Disclaimer: I don't own Dragon Age or any of its related characters. This is just for my own enjoyment and the potential enjoyment of other fans like me, and no monetary gain was expected or received.
Rating: T
Spoilers: May contain spoilers for Origins, Awakening, and Dragon Age II as well as the novels The Stolen Throne and The Calling.
No Bull From the Big Bull, Volume One, by Varric Tethras, a Humble Storyteller
Excerpt: Flat-Eared Child; or, Half
He knew that he was different. Perhaps it was the very pains his parents took to ensure that he did not that forced the knowledge upon him. He was…between, neither one nor the other. As if the Maker couldn't quite make up His mind.
He had his mother's quick temper, easily frustrated to the point of rage, particularly by his own failures, and he had but little patience. But he was quiet, thoughtful, and very serious, much like his father. Like both parents, he could be more than a little…willful. And his curiosity and thirst to prove himself, even at this very young age, led him into misadventures to try the patience even of his imperturbable father.
"My little One," his mother would say, always with that emphasis that let him know she gave the endearment proper noun status, while patching up his injuries from some ill-fated adventure. "Always trying to be so much more than what you are, never content simply to be."
And why would he be? Who could ever content themselves with being merely half?
He hated going to town. The people of Oswin always looked at him strangely, as if they couldn't quite figure out what he was. The sisters at the Chantry were worse still, trying to catch him unprotected by his father and lecture him about the Maker and the importance of going to services lest his tiny, unimportant soul be lost to the Void forever. He thought them more likely to snatch him away than the hard-eyed men who leaned against the sides of the buildings in the back alleys that his father worried about. The townie children despised all from the surrounding freeholds, and sometimes threw stones at him if they thought they could get away with it. The fact that, young and skinny as he was, he'd already managed to thrash half of them didn't make them any happier with his occasional presence in their town.
So he led rather a solitary existence even when young, but if you asked him whether he was lonely he might well have looked at you as though you were mad. He had mother and father, and he had Adalla, the mabari pup his father found in their woodshed who never left his side for a moment. He had enough.

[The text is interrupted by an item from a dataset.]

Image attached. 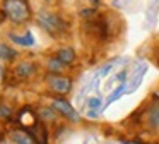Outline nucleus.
Returning a JSON list of instances; mask_svg holds the SVG:
<instances>
[{"label": "nucleus", "mask_w": 159, "mask_h": 144, "mask_svg": "<svg viewBox=\"0 0 159 144\" xmlns=\"http://www.w3.org/2000/svg\"><path fill=\"white\" fill-rule=\"evenodd\" d=\"M62 69H63V64L57 57H53V58H50V60H48V70L50 72H60Z\"/></svg>", "instance_id": "nucleus-12"}, {"label": "nucleus", "mask_w": 159, "mask_h": 144, "mask_svg": "<svg viewBox=\"0 0 159 144\" xmlns=\"http://www.w3.org/2000/svg\"><path fill=\"white\" fill-rule=\"evenodd\" d=\"M14 72L19 79H28L29 75L34 72V64H31V62H22V64H19L17 67H16Z\"/></svg>", "instance_id": "nucleus-9"}, {"label": "nucleus", "mask_w": 159, "mask_h": 144, "mask_svg": "<svg viewBox=\"0 0 159 144\" xmlns=\"http://www.w3.org/2000/svg\"><path fill=\"white\" fill-rule=\"evenodd\" d=\"M4 14L16 24L29 19V5L26 0H4Z\"/></svg>", "instance_id": "nucleus-1"}, {"label": "nucleus", "mask_w": 159, "mask_h": 144, "mask_svg": "<svg viewBox=\"0 0 159 144\" xmlns=\"http://www.w3.org/2000/svg\"><path fill=\"white\" fill-rule=\"evenodd\" d=\"M16 50H12L11 46H7V45H0V58H4V60L11 62L16 58Z\"/></svg>", "instance_id": "nucleus-11"}, {"label": "nucleus", "mask_w": 159, "mask_h": 144, "mask_svg": "<svg viewBox=\"0 0 159 144\" xmlns=\"http://www.w3.org/2000/svg\"><path fill=\"white\" fill-rule=\"evenodd\" d=\"M0 115H2V117H5V118H11L12 112H11V108H9V106L2 105V106H0Z\"/></svg>", "instance_id": "nucleus-15"}, {"label": "nucleus", "mask_w": 159, "mask_h": 144, "mask_svg": "<svg viewBox=\"0 0 159 144\" xmlns=\"http://www.w3.org/2000/svg\"><path fill=\"white\" fill-rule=\"evenodd\" d=\"M38 22L43 29L52 36H60L62 33H65L67 29V22L53 12H39L38 14Z\"/></svg>", "instance_id": "nucleus-2"}, {"label": "nucleus", "mask_w": 159, "mask_h": 144, "mask_svg": "<svg viewBox=\"0 0 159 144\" xmlns=\"http://www.w3.org/2000/svg\"><path fill=\"white\" fill-rule=\"evenodd\" d=\"M11 139H12L14 144H34L36 142V141L33 139L26 130H12Z\"/></svg>", "instance_id": "nucleus-7"}, {"label": "nucleus", "mask_w": 159, "mask_h": 144, "mask_svg": "<svg viewBox=\"0 0 159 144\" xmlns=\"http://www.w3.org/2000/svg\"><path fill=\"white\" fill-rule=\"evenodd\" d=\"M0 75H2V67H0Z\"/></svg>", "instance_id": "nucleus-17"}, {"label": "nucleus", "mask_w": 159, "mask_h": 144, "mask_svg": "<svg viewBox=\"0 0 159 144\" xmlns=\"http://www.w3.org/2000/svg\"><path fill=\"white\" fill-rule=\"evenodd\" d=\"M17 122L24 130H29V129H33L36 123H39V120H38V117H36V113L33 112L29 106H24L17 115Z\"/></svg>", "instance_id": "nucleus-4"}, {"label": "nucleus", "mask_w": 159, "mask_h": 144, "mask_svg": "<svg viewBox=\"0 0 159 144\" xmlns=\"http://www.w3.org/2000/svg\"><path fill=\"white\" fill-rule=\"evenodd\" d=\"M99 105H101V99L99 98H91L89 99V106H91V108H98Z\"/></svg>", "instance_id": "nucleus-16"}, {"label": "nucleus", "mask_w": 159, "mask_h": 144, "mask_svg": "<svg viewBox=\"0 0 159 144\" xmlns=\"http://www.w3.org/2000/svg\"><path fill=\"white\" fill-rule=\"evenodd\" d=\"M53 108H55L57 112L62 113L65 118L72 120V122H77V120H79L77 112L72 108V105H70V103L65 101V99H53Z\"/></svg>", "instance_id": "nucleus-5"}, {"label": "nucleus", "mask_w": 159, "mask_h": 144, "mask_svg": "<svg viewBox=\"0 0 159 144\" xmlns=\"http://www.w3.org/2000/svg\"><path fill=\"white\" fill-rule=\"evenodd\" d=\"M55 57L58 58L63 65H70L74 60H75V51H74L72 48H60V50L57 51Z\"/></svg>", "instance_id": "nucleus-8"}, {"label": "nucleus", "mask_w": 159, "mask_h": 144, "mask_svg": "<svg viewBox=\"0 0 159 144\" xmlns=\"http://www.w3.org/2000/svg\"><path fill=\"white\" fill-rule=\"evenodd\" d=\"M0 139H2V134H0Z\"/></svg>", "instance_id": "nucleus-19"}, {"label": "nucleus", "mask_w": 159, "mask_h": 144, "mask_svg": "<svg viewBox=\"0 0 159 144\" xmlns=\"http://www.w3.org/2000/svg\"><path fill=\"white\" fill-rule=\"evenodd\" d=\"M39 115H41V118H45V120H55V110H52V108H41Z\"/></svg>", "instance_id": "nucleus-14"}, {"label": "nucleus", "mask_w": 159, "mask_h": 144, "mask_svg": "<svg viewBox=\"0 0 159 144\" xmlns=\"http://www.w3.org/2000/svg\"><path fill=\"white\" fill-rule=\"evenodd\" d=\"M46 82H48L52 91L60 93V94H67L72 89V81L69 77H62V75H50Z\"/></svg>", "instance_id": "nucleus-3"}, {"label": "nucleus", "mask_w": 159, "mask_h": 144, "mask_svg": "<svg viewBox=\"0 0 159 144\" xmlns=\"http://www.w3.org/2000/svg\"><path fill=\"white\" fill-rule=\"evenodd\" d=\"M26 132H28L29 136L36 141V144H46V142H48V137H46V129H45V125H43L41 122L36 123L33 129L26 130Z\"/></svg>", "instance_id": "nucleus-6"}, {"label": "nucleus", "mask_w": 159, "mask_h": 144, "mask_svg": "<svg viewBox=\"0 0 159 144\" xmlns=\"http://www.w3.org/2000/svg\"><path fill=\"white\" fill-rule=\"evenodd\" d=\"M9 38H11L14 43H17V45H22V46H33L34 45V36H33L31 33H26L24 36H17V34H14V33H11L9 34Z\"/></svg>", "instance_id": "nucleus-10"}, {"label": "nucleus", "mask_w": 159, "mask_h": 144, "mask_svg": "<svg viewBox=\"0 0 159 144\" xmlns=\"http://www.w3.org/2000/svg\"><path fill=\"white\" fill-rule=\"evenodd\" d=\"M149 123H151L152 127L159 125V108L157 106H154V108L151 110V113H149Z\"/></svg>", "instance_id": "nucleus-13"}, {"label": "nucleus", "mask_w": 159, "mask_h": 144, "mask_svg": "<svg viewBox=\"0 0 159 144\" xmlns=\"http://www.w3.org/2000/svg\"><path fill=\"white\" fill-rule=\"evenodd\" d=\"M46 2H52V0H46Z\"/></svg>", "instance_id": "nucleus-18"}]
</instances>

But if instead you asked him was he happy, you might have surprised him out of rather a different response. He loved both his parents and he knew they loved him, but he felt the tension his awkward, in-between presence brought to their lives and mistook it for disappointment. His father must surely want a strong, strapping boy that would grow into a giant of a man like himself, and too impatient for natural growth and frustrated by not being as strong and capable as he thought he should be he believed that great size would never be his. His mother must surely want an elf like herself, and he would never be that, either.
On one occasion, when he was very young and small indeed, an early foray into the fine art of tree climbing left him with a knot on his head and a broken arm. His father set the bone himself, praised him for his stalwart silence through the pain, and then his mother took over. Her relief that he had come to no worse end than this made her a trifle more clingy than she would perhaps have been otherwise, and she held him on her lap and rocked with him in her homemade wicker chair. Though he considered himself far too old at the sage age of five and a half for such babying he lay still in her arms and pretended to sleep so he would not be forced by pride to object.
After awhile she began to hum, a tune he did not recognize. She did not know human songs, so he thought it must be a song of the Dalish, and he wished he could know the words. While she hummed she stroked his hair back from his face and began to trace the shell of his ear with her fingers, round and round again. He wondered if she was trying to stretch it out, make it come to a point. If she could manage it, she was welcome to try. He was tired, already, of being nothing more than half.